Monday, February 23, 2009

Winter Reading

I don't know about the rest of you, but outside my window, it's cold, rainy, moss-covered, and Bleak House bleak. In other words, it's Oregon in February -- enough to make you crave sunburns, pray for sand in your bathing suit, and even brave possible pirate attacks. Well, maybe not pirates, but you get the picture. Winter's beginning to wear on me. And this from a person who used to celebrate -28 degree weather in Montana, so you know I'm not kidding around.

How to endure? Read good fiction, for starters. Better yet, read it in struggling literary journals. You think the newly downsized New York Times has it rough? Imagine being a tiny lit mag produced by a staff of volunteer students. Now that's tough. They can only endure if you subscribe and keep reading. They're cheap, they're chockablock full of great literary fiction, and they'll get you through to May, I promise. Here are a few I highly recommend -- and not just because they've been gracious enough to publish my work.

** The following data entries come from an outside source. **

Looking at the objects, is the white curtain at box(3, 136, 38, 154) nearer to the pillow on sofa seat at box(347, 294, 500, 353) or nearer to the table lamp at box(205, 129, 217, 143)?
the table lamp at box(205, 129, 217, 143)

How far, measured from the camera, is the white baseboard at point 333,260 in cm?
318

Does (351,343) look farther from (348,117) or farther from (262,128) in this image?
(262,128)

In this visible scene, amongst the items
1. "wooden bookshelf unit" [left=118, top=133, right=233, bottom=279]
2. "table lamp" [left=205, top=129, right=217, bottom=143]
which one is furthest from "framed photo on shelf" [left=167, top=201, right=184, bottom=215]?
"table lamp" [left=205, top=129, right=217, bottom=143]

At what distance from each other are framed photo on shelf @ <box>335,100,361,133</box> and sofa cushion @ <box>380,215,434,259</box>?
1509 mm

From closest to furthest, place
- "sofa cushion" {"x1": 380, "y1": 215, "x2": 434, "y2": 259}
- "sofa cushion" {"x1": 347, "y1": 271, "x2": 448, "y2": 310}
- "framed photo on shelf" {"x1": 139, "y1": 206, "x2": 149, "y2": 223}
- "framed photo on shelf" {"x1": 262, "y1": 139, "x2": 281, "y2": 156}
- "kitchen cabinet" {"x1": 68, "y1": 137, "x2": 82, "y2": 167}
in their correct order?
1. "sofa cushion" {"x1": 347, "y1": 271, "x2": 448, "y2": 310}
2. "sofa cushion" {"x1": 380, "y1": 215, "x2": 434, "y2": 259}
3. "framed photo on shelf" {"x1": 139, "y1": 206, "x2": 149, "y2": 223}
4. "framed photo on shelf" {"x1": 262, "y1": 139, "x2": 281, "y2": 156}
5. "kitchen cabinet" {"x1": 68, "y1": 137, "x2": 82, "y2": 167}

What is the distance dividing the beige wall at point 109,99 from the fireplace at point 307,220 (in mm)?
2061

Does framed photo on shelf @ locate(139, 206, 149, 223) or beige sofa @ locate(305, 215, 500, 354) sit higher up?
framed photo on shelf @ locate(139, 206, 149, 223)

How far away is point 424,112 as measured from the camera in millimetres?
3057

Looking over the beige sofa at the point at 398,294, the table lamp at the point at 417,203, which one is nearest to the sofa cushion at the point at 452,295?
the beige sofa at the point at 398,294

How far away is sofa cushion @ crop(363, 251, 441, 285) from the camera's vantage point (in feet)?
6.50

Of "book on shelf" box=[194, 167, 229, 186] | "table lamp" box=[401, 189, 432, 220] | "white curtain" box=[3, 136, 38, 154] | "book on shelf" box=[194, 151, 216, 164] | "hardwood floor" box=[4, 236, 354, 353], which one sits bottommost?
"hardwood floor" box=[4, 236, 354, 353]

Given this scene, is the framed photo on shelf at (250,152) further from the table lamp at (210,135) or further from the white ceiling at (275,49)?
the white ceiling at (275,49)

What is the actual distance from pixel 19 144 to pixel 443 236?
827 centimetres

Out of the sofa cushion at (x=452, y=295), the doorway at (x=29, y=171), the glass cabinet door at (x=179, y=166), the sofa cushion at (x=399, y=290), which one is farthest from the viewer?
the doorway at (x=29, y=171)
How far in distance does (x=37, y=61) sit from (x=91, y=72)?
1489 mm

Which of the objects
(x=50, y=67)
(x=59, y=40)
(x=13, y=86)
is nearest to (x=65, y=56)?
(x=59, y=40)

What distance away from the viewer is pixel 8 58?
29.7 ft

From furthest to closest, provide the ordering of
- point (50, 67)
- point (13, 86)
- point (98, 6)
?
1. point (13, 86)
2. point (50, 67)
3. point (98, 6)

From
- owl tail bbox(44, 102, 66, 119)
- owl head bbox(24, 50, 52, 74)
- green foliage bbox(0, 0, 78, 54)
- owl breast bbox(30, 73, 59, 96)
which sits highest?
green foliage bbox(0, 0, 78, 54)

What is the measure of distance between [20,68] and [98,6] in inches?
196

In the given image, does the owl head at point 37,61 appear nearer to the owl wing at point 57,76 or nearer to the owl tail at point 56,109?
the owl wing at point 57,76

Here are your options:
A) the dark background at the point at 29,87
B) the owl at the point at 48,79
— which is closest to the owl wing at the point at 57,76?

1) Bat City Review. Straight out of The University of Texas at Austin, this journal is known for its excellent roster of poets and fiction writers, including Dean Young and Steve Almond, just to name a few. You can find my story, "Inheritance," in Issue 4 (2008).
Here's their website:

2) The G.W. Review is George Washington University's literary magazine. It boasts an international list of contributors. My story, "Softy," appears in Vol. XXIX (Fall 2007), along with powerful work from Polish and German writers, among others. Jean Valentine and Gloria Naylor have had pieces published in The G.W. Review, along with lots of heavy-hitters who intimidate and awe me.

3) Beeswax Magazine. Last but not least is this gorgeous, handmade magazine produced by Oakland, CA editors John Peck & Laureen Mahler. If you think I'm waxing hyperbolic when I say "gorgeous," you have another thing coming. Issue 5 -- with my story "The Cougar in the Lilac Bush"-- is linen covered with hand-sewn Japanese block binding, people. I don't even know what Japanese block binding is, but it's dang pretty.